Researchers at a leading U.S. institute have successfully targeted a specific gene in mice brains. By deactivating it, they reduced the animals' food intake and increased their drive to exercise. This breakthrough paves the way for potential new obesity treatments in humans.
A team from the Eunice Kennedy Shriver National Institute of Child Health and Human Development (NICHD) aimed to alter eating and activity behaviors in mice. Their study, published in JCI Insight on November 3, 2020, details how they deactivated a gene in the mice's brains. This led to diminished food attraction paired with heightened exercise motivation. The researchers now explore adapting this approach for human therapies.
Obesity poses a major public health challenge, influenced by genetics, environment, and lifestyle. It raises risks for cardiovascular diseases like heart attacks and strokes, type 2 diabetes, musculoskeletal issues such as osteoarthritis, and cancers including breast and colon. These findings highlight genetics' role in developing innovative treatments.

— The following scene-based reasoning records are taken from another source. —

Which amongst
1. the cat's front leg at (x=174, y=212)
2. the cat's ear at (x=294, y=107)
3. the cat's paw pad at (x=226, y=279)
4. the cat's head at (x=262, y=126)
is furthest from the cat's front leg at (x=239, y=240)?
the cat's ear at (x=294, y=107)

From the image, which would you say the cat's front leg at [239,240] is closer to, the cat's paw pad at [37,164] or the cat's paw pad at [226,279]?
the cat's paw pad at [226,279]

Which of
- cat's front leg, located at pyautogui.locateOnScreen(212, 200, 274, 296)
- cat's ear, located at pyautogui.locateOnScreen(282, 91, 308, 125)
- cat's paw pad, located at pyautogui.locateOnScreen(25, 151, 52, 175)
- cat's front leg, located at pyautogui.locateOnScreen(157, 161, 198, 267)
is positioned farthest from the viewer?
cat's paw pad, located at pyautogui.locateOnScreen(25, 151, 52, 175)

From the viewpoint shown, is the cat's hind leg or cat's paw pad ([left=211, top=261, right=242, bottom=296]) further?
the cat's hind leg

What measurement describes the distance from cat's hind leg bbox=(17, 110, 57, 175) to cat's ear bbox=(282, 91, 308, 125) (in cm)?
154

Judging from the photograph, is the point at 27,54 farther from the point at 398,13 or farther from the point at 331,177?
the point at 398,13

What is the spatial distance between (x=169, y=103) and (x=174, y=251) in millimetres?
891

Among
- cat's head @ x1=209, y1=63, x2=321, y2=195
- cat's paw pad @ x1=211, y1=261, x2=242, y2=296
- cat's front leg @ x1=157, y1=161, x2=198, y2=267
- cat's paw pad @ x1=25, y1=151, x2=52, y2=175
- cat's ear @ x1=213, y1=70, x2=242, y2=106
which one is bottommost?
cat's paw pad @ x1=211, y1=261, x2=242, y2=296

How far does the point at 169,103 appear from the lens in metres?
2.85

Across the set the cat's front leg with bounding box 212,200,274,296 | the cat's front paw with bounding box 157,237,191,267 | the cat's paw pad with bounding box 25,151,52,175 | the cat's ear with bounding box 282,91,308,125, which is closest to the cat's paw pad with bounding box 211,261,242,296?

The habenula resides in the epithalamus, the dorsal part of the diencephalon, alongside the pineal gland and stria medullaris. Though not fully understood, the habenular neural circuit draws growing interest for its links to addiction, motivation, depression, and reward processing. It's modulated by the Prkar2a gene.
A 2012 French study showed that disrupting the habenular circuit prevented obesity in mice fed a high-fat diet. Similarly, the NICHD research reduced appeal for rewarding foods while promoting physical activity.
Could this combat human obesity? It's promising, but therapies must undergo extensive long-term animal testing to ensure safety and minimize side effects before human trials.